Мы сидим за столом на той же веранде. Шахматы отставлены в сторону, и, судя по всему, финальный счет не в пользу Олега. Дядя Кирилл привез бутылку «Столичной», и пока мы пьем наше саперави, мальчики деловито опрокидывают «по пятьдесят». Когда на соседних дачах зажигаются окна, все уже достаточно пьяны – кроме Таты, которая сидит в глубоком кресле и улыбается безмолвно.
– Значит, здесь у нас и физики, и лирики? – спрашивает дядя Кирилл.
– Глупости все это, дядь Кирилл, вы уж извините, – говорит Олег, – я вот математик, так что – я не люблю поэзию? Или там музыку? Или вот спросите Настю – она расскажет, что и лингвистам сегодня без математики никуда. Мне кажется, это деление на физиков и лириков – как у Свифта, с тупоконечниками и остроконечниками, помните?
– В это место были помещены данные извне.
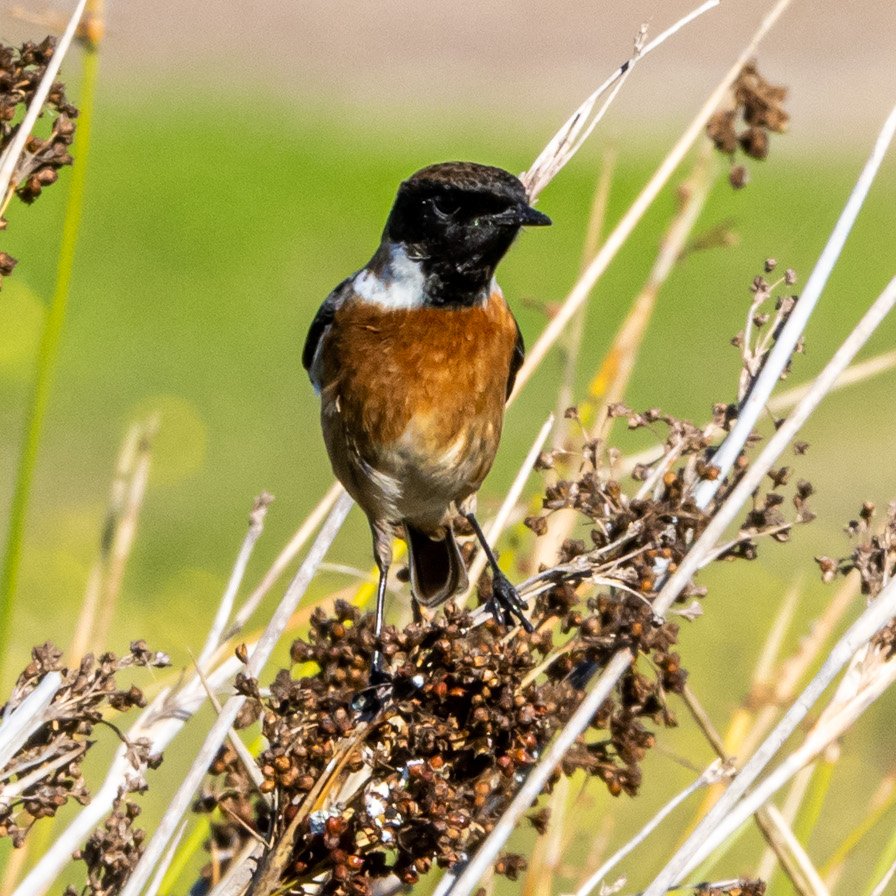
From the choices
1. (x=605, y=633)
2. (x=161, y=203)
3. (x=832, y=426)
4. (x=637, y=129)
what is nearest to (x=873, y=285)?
(x=832, y=426)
– Помню, помню, – кивает дядя Кирилл. – И почему же тогда, молодой человек, об этом так много говорили и даже в газетах писали? Всего несколько лет назад, совсем недавно.
– Я думаю, – говорит Миша, – это потому, что надо же о чем-то писать. Ну а люди, которые работают в газетах, они ведь, извините, когда журналистами стали? Когда было принято все делить на белое и черное, на левое и правое. Ну, вот и делят на физиков и лириков. По привычке.
– То есть ваше поколение не делит все на белое и черное? – спрашивает дядя Кирилл.
– Нет, наше поколение – не делит. И знаете почему?
– Почему же?
– Потому что мы первые советские люди, которые выросли, не зная войны.
– Тьфу-тьфу-тьфу, – стучит дядя Кирилл по столу. – Выпьем, чтобы и дальше обошлось.
Мужчины разливают остатки водки, девочки допивают красное. Тата скрещивает руки на животе и говорит:
– Мы не только выросли без войны, мы выросли и без Сталина. Без культа личности. Без веры в живого бога на земле, без его смерти, похорон и разоблачения.
Настя замирает. Она не любит разговоров «за политику». Особенно со взрослыми. Уж сколько раз так было – скажешь что-нибудь, а потом – крики, шум, мы за вас кровь проливали, мы с его именем Берлин брали! Не знаешь, куда деться от стыда.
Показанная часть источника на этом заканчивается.